Effects of Long Distance Transportation on Honey Bee Physiology

1Department of Entomology, Michigan State University, East Lansing, MI 48824, USA
2Department of Laboratory Animal Science, Nanchang University, Nanchang, Jiangxi 330006, China
3Bee Research Laboratory, USDA Agricultural Research Service, Beltsville, MD 20705, USA

Received 4 April 2012; Accepted 24 May 2012

Academic Editor: Tugrul Giray

Copyright © 2012 Kiheung Ahn et al. This is an open access article distributed under the Creative Commons Attribution License, which permits unrestricted use, distribution, and reproduction in any medium, provided the original work is properly cited.

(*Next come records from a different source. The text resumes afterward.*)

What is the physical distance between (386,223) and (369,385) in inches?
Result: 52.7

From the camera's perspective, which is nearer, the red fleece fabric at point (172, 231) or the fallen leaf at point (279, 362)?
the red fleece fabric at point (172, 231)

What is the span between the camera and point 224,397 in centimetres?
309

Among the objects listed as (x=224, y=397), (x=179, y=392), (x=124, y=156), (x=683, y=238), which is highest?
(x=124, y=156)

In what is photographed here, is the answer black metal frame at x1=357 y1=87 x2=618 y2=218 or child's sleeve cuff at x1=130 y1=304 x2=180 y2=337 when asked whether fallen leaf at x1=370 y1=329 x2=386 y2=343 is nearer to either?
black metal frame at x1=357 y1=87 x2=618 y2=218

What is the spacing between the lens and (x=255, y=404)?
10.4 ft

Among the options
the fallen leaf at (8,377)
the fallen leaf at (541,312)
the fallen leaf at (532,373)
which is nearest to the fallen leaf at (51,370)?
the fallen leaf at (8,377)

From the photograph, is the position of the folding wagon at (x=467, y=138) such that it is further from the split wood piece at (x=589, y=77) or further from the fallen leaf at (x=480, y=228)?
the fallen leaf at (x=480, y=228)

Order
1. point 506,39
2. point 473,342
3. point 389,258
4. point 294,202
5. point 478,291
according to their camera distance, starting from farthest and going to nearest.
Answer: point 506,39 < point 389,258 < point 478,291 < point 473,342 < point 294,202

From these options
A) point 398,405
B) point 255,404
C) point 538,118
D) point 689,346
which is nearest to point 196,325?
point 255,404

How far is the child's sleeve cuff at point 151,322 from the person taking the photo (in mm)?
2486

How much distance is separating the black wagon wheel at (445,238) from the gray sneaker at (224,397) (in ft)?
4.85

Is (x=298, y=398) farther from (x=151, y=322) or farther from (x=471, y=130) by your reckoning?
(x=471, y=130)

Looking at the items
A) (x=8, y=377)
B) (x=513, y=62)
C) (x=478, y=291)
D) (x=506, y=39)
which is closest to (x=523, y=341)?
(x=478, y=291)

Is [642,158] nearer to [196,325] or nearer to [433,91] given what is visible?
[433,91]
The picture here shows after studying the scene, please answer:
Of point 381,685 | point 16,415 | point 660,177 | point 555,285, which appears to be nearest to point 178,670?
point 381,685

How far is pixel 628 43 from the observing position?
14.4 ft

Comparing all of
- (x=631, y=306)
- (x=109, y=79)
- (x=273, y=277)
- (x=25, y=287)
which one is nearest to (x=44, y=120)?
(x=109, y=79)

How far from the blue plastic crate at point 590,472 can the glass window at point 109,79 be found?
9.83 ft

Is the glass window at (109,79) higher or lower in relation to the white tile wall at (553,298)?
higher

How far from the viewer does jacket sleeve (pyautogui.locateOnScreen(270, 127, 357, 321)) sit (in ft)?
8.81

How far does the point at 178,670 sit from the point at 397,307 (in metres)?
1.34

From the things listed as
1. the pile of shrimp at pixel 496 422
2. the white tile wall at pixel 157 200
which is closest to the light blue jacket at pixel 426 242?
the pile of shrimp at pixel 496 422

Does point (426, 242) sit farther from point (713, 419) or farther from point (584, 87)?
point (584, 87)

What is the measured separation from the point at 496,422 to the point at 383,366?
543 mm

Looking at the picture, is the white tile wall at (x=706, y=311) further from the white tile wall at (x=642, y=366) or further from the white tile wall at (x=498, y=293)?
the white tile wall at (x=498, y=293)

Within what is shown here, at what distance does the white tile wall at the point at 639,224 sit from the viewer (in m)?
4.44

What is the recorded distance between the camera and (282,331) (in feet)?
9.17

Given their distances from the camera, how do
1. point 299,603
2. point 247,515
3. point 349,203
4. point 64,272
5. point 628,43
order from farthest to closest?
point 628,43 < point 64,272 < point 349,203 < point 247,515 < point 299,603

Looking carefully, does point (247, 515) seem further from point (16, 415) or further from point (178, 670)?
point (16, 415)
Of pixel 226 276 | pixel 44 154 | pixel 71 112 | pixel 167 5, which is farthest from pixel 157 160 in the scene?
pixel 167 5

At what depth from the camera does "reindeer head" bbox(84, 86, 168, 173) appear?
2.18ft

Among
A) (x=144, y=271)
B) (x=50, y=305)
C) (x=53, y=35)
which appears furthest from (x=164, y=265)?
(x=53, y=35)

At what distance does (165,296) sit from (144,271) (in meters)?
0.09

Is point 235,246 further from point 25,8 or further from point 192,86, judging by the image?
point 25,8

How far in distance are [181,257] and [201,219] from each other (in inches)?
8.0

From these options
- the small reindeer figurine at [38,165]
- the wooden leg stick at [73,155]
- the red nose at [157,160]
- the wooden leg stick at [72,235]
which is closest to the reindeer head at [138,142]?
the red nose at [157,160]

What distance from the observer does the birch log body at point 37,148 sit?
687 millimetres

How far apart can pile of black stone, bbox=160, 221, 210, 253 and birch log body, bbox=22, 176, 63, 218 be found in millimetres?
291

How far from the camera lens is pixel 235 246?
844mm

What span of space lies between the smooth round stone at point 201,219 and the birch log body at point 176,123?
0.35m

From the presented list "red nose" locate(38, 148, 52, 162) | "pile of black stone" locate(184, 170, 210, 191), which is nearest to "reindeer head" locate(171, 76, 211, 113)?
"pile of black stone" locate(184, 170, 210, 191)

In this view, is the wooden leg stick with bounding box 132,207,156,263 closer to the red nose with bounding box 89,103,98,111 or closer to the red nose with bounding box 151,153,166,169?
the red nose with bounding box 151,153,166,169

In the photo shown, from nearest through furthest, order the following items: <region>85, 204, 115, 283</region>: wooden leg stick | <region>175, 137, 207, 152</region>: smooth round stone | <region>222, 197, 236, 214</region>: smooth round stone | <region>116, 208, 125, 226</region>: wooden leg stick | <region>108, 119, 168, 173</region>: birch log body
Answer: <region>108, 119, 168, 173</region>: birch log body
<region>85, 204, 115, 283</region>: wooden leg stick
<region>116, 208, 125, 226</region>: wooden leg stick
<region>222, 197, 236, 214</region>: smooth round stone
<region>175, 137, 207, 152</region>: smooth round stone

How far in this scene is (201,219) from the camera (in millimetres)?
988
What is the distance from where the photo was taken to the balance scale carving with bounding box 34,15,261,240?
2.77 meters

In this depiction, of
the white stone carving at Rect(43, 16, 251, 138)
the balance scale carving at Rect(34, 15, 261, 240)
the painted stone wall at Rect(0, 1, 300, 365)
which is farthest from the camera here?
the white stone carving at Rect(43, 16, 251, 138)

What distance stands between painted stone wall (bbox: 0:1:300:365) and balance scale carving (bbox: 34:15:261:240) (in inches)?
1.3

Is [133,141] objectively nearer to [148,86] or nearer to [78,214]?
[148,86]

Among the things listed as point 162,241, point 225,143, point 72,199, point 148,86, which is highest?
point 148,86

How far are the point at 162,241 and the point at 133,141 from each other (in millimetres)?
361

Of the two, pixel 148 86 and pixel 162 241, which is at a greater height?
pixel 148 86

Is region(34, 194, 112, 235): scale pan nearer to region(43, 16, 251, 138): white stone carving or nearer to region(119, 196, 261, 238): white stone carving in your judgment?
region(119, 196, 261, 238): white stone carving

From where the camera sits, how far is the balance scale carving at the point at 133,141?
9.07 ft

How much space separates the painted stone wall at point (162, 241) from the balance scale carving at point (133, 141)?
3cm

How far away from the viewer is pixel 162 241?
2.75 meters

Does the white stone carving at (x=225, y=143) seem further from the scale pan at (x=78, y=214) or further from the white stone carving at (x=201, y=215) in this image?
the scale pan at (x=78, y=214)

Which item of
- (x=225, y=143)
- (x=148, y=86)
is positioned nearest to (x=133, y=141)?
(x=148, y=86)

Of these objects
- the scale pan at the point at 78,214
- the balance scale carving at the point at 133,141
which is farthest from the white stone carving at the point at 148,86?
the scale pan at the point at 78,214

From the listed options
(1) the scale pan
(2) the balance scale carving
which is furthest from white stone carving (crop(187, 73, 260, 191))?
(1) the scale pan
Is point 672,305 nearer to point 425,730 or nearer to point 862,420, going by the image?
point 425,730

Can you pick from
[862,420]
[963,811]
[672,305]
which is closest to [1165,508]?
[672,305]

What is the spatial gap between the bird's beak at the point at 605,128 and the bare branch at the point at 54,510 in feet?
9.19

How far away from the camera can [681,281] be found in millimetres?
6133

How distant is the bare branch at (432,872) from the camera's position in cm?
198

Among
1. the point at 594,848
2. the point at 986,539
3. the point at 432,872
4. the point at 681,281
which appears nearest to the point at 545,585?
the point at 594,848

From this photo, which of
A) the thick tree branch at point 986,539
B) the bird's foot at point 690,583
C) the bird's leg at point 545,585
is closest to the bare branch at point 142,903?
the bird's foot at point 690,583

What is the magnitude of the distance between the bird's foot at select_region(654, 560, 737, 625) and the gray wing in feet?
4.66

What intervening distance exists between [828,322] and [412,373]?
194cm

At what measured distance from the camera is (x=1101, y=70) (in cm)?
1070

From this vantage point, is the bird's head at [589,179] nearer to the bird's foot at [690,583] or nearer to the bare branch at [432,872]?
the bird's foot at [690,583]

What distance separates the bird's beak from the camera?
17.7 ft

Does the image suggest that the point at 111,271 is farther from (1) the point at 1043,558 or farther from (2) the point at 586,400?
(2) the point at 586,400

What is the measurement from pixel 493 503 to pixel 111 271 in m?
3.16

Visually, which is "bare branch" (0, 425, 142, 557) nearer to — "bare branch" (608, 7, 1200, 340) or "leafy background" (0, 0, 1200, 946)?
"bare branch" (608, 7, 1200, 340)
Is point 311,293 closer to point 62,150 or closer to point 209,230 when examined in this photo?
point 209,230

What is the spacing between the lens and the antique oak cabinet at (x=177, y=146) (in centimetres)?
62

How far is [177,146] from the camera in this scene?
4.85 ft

Despite the requirement of long distance transportation of honey bees used for pollination, we understand little how transportation affects honey bees. Three trials in three different states (CA, GA, and MI) were conducted to study the effects of long distance transportation on honey bee physiology. Newly emerged bees from one colony were split into two groups and introduced into a transported (T) colony or a stationary (S) colony in each trial. Volumes of hypopharyngeal gland acini in T colonies were significantly smaller than S colonies in all three trials. There were no significant differences between S and T colonies in juvenile hormone titers. Protein content in head showed no significant differences between S and T either in 7-day-old or 17-day-old bees of MI trial, but GA trial showed a significant reduction in bees experiencing transportation. Protein content in thorax was only measured in GA trial and was not significantly different between the two groups. Lipid content in abdomen was not significantly different between the S and T colonies in all three trials. This study suggests that bees experiencing transportation have trouble fully developing their food glands and this might affect their ability to nurse the next generation of workers.